Une petite dose évite-t-elle le problème ?
Nous ne disposons pas d’un seuil garantissant l’absence de palpitations ou de trouble thyroïdien pour chaque formule et chaque personne. Réduire la quantité puis reprendre ne constitue pas une vérification sûre après un épisode inexpliqué.
Puis-je modifier mon traitement thyroïdien ?
Ne changez pas le traitement prescrit pour compenser l’effet supposé du complément. Contactez le professionnel qui le suit et indiquez la formule prise. L’article ne permet pas de recalculer une dose d’hormone thyroïdienne.
L’essai de huit semaines prouve-t-il la sécurité ?
Il renseigne une population précise, avec un extrait et une durée donnés. Il ne répond pas à toutes les situations, notamment aux palpitations inexpliquées ou à l’ajout à un traitement. Sa dose ne devient pas une prescription personnelle.
Pourquoi garder le flacon ?
Il aide à identifier la composition, la portion, le lot et les autres ingrédients. Apportez-le ou notez fidèlement ses informations. Une photo commerciale d’une formule similaire peut manquer des détails utiles à l’évaluation.
Quel produit du tableau est le plus rassurant ?

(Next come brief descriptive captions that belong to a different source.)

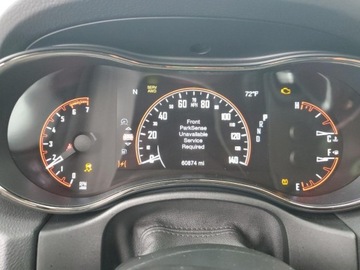 Dodge Durango III 2019 Dodge Durango RT 2019 5.7 Benzyna 360KM, zdjęcie 9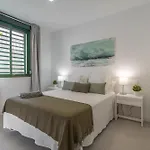 Go2tenerife Apart'jara Pool View & At 5 Min * Playa de las Americas (Tenerife)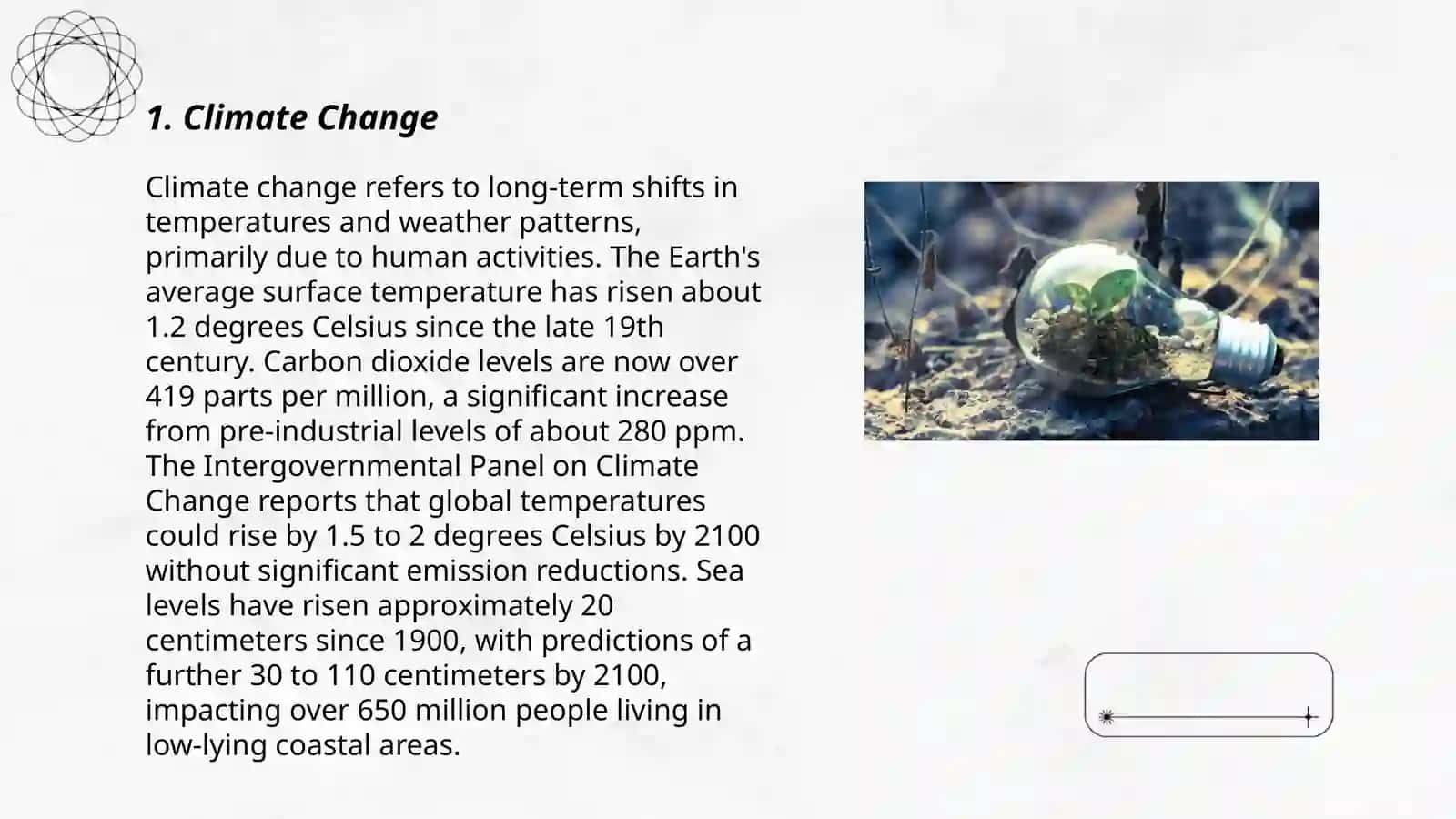 Climate Change 3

Le tableau ne classe pas la sécurité cardiaque. Il compare des informations d’étiquette pour éviter les confusions. En présence de palpitations, nous ne recommandons aucun des produits comme solution au symptôme.
Si les palpitations cessent, puis-je recommencer ?
Une disparition ne démontre pas que la reprise convient. Faites examiner l’épisode et les facteurs possibles avant toute décision. Si des signes inquiétants réapparaissent, la priorité reste l’aide médicale, pas un changement de marque.
Que faire si les symptômes sont en cours ?
Des palpitations persistantes ou associées à une douleur thoracique, un essoufflement ou un malaise imposent une aide urgente. Ne conduisez pas si vous vous sentez mal. La recherche de l’étiquette doit passer après la prise en charge.